NW Quadrant, East of Rock Creek, African American, Female, Hosts of Literary Salons, Journalists, Radicals, Also of Interest

Mary Church Terrell
(September 23, 1863 – July 24, 1954)

326 T St. NW, LeDroit Park neighborhood, DC.

One of the first African American women to earn a college degree, Terrell is best known as an activist working for civil rights and women's rights. She is author of a memoir, A Colored Woman in a White World (1940).

Terrell served on the DC Board of Education from 1895 to 1906, the first African American woman in the nation to hold such a position. She was president of the National Association of Colored Women's Clubs, and co-founded the National Association of College Women. In 1909, she became a founding member of the National Association for the Advancement of Colored People. She was an organizer for the women's suffrage movement after World War I, and led the fight to integrate restaurants in DC in 1950.

Terrell's journalism was published widely in both the white and black press, in such publications as the Afro-American, New York Age, Washington Tribune, Washington Evening Star, and the Washington Post.
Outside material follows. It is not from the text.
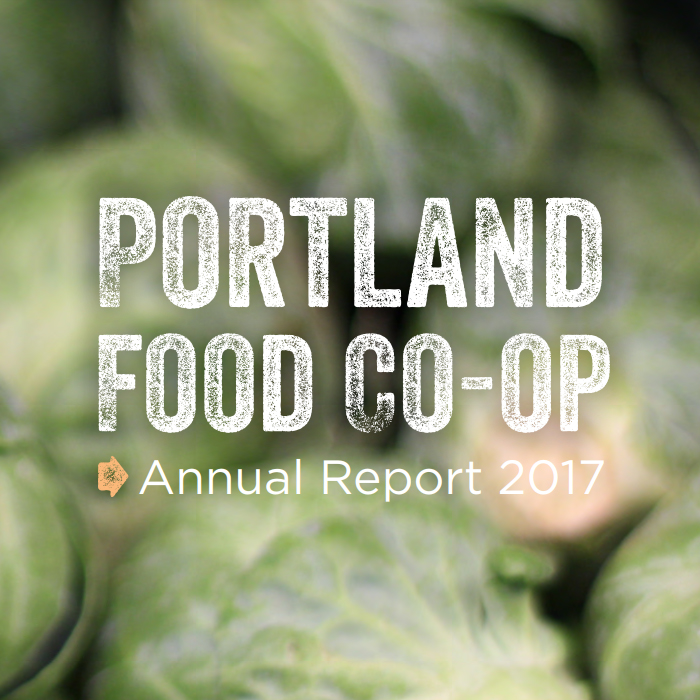 Annual Report Thumbnail_2017.jpg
A museum is planned for this site, commemorating Terrell and her husband, Robert H. Terrell, the first African American Municipal Judge in the District of Columbia.

Year: 1899.
This house was named a National Historic Landmark in 1975.


Humanities Council of Washington, "Wide Enough for Our Ambition: D.C.'s Segregated African American Schools (1807 - 1954)"
Robert and Mary Church Terrell House and LeDroit Park Museum

Historic author photo courtesy of National Park Service .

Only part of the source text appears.